06-18-2007, 10:25 AM
I'm not sure I would like the idea of "flipping" a doorknob... you could very easily get locked IN a room instead of OUT of a room. Obviously, the ideal would be to never be locked in or out, but I think that I'd rather be locked out than locked in. That being said, we did replace the doorknob on ds#1's room to one that does not lock.
06-18-2007, 12:11 PM
We have locks on our bedroom and bathroom doors. IIRC, it's code and so our house wouldn't have passed inspection had we done otherwise. Since that time, yes, we've been locked in and out of rooms - A LOT! However, we have egg-shaped knobs and they unlock so easily - a long fingernail will do it in a pinch. We haven't switched any knobs out because it hasn't become that major of an issue at this point. We do have a no locking policy and I enforce that. If it became an every day battle, I'd certainly switch the knobs out, but I'd hate to do it since I just shelled out a bunch of money for all these knobs last year!
06-20-2007, 05:25 AM
All our bedroom and bathroom doors have locks. I thought it would be an issue, but it really isn't. I had intended to switch them out but never got around to it.

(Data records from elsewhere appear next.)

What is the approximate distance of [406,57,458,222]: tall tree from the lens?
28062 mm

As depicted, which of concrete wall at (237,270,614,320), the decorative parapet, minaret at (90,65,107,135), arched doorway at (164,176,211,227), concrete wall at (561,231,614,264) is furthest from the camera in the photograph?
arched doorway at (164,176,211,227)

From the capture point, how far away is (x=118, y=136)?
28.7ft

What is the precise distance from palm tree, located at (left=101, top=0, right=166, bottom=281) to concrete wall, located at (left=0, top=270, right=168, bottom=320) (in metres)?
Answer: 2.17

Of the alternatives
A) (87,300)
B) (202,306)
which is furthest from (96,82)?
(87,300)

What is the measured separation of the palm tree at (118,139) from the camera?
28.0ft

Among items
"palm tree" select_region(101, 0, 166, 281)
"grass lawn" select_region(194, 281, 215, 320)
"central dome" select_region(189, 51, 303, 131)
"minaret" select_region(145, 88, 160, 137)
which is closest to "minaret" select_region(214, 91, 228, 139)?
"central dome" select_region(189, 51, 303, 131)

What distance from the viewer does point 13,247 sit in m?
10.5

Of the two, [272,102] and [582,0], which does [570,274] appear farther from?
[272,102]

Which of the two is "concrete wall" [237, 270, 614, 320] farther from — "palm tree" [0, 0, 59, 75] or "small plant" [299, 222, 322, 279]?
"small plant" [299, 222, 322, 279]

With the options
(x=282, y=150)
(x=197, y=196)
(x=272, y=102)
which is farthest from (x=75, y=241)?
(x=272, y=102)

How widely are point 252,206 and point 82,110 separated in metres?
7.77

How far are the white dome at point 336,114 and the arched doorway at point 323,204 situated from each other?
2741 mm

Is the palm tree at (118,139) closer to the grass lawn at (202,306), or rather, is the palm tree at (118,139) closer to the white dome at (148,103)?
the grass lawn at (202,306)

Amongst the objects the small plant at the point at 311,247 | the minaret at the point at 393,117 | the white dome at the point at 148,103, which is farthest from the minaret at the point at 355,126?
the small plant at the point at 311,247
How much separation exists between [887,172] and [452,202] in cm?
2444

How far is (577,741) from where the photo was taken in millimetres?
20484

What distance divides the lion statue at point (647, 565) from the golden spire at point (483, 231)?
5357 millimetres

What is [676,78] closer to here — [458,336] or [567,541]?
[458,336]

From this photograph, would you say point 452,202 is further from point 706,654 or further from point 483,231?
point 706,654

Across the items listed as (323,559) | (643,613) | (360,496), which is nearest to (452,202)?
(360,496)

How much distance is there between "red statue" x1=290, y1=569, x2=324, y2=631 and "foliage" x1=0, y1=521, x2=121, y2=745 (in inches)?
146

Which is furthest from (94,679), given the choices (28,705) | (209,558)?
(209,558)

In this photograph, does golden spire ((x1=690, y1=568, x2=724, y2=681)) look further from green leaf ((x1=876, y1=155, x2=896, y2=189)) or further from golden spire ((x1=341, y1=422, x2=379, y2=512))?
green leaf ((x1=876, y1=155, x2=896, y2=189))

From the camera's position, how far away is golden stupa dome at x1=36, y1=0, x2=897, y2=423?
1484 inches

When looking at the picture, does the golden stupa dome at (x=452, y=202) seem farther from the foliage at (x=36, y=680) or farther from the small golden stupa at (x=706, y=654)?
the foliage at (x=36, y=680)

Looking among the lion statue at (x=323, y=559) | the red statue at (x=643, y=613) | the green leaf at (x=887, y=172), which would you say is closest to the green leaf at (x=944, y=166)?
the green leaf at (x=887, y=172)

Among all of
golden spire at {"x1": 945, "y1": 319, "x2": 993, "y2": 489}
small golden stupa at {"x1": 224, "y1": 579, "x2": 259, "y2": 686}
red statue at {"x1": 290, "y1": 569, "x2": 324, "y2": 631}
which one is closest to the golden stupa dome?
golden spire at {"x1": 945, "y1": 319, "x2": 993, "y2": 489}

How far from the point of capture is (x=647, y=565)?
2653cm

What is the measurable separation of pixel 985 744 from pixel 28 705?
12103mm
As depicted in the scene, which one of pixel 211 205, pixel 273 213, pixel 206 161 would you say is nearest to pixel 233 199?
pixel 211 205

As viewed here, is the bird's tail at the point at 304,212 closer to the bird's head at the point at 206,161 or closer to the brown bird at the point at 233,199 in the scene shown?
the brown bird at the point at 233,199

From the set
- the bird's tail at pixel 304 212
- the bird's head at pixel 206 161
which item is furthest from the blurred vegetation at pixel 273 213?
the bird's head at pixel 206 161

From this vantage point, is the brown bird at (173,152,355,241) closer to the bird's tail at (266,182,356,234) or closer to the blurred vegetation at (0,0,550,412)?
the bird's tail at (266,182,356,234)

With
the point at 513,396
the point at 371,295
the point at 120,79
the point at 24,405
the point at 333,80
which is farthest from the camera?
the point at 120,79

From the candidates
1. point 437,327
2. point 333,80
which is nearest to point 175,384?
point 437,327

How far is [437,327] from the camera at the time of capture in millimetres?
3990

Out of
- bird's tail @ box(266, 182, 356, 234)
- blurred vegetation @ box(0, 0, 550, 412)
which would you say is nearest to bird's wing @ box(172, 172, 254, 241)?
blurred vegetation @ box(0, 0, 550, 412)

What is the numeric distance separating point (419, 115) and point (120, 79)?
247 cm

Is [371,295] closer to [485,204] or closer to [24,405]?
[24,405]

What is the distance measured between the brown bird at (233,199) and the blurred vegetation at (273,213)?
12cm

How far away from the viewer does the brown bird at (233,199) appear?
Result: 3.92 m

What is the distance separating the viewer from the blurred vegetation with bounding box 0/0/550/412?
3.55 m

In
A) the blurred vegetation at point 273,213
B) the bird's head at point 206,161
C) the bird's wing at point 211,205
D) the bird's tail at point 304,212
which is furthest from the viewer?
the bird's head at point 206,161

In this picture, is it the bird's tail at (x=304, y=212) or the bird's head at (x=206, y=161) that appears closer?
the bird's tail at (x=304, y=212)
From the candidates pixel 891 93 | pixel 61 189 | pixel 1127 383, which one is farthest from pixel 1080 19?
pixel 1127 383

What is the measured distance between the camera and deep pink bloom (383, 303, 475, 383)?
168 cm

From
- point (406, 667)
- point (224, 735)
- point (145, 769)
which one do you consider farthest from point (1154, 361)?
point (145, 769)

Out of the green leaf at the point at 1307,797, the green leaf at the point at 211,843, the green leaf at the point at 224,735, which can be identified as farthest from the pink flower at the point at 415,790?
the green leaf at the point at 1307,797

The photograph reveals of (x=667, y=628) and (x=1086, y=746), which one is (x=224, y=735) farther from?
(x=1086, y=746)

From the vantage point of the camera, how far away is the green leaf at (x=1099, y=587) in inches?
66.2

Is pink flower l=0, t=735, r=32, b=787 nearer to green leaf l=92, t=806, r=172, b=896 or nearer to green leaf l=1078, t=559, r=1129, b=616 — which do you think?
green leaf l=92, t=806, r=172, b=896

I do appreciate having the locks once in a while when I am desperate for 5 minutes in the bathroom by myself. Otherwise, we enforce a no locking policy for the bedrooms.
Ours also unlock easily with a coin or long fingenail.
06-20-2007, 09:00 AM
thanks for all the input. i think i'll tough it out for a bit - maybe once the excitement of a new house dies down, i can institute a no locking policy.
for now, i have an apropriately seized allen wrench sitting on top of the door frames all over the house!
also, i realize i wasn't clear - if i do end up changing the knobs, i do intend to keep the locks on the bathrooms, and most likely the master bedroom. i would just change the knobs on the other bedrooms.
06-20-2007, 10:26 PM
07-06-2007, 10:15 AM
We had the same problem with DD. What was scary was when she'd run into the bathroom and quickly lock the door, which sent me into panic mode trying to find the screwdriver to put into the little hole to get it unlocked.
HERE is what we did!!!! We went to Babies R Us and got some of those plastic door knob safety things that you put on the outside of your door knob. Kids can't open the door with those things on because you have to pull the knob towards you and squeeze the sides. It works wonders. Now we don't have to worry about DD running out of the house or going into rooms locking the doors because the doors can't be opened unless we do the opening.
08-01-2007, 07:00 PM
My 3yo and 1yo have no clue that the lock even exists on their door. 8yo was taught from day 1 that he was not to use the lock. He got in trouble a few times, and the funny thing now is that the door is messed up and will lock closed if it latches entirely. So to keep his brothers out of his room, he just has to shut his door all the way, and pop it open with a shopping card when he's ready to go back in.
08-01-2007, 07:02 PM
HERE is what we did!!!! We went to Babies R Us and got some of those plastic door knob safety things that you put on the outside of your door knob. Kids can't open the door with those things on because you have to pull the knob towards you and squeeze the sides. It works wonders.
My son was able to open doors even with those covers on, when he was 2, just by chance because of the way he opened doorknobs anyway. He would bat at the cover and make it go around and around, and then he'd pull straight down on the knob to turn it... pressing the latch against the knob and open comes the door. FWIW.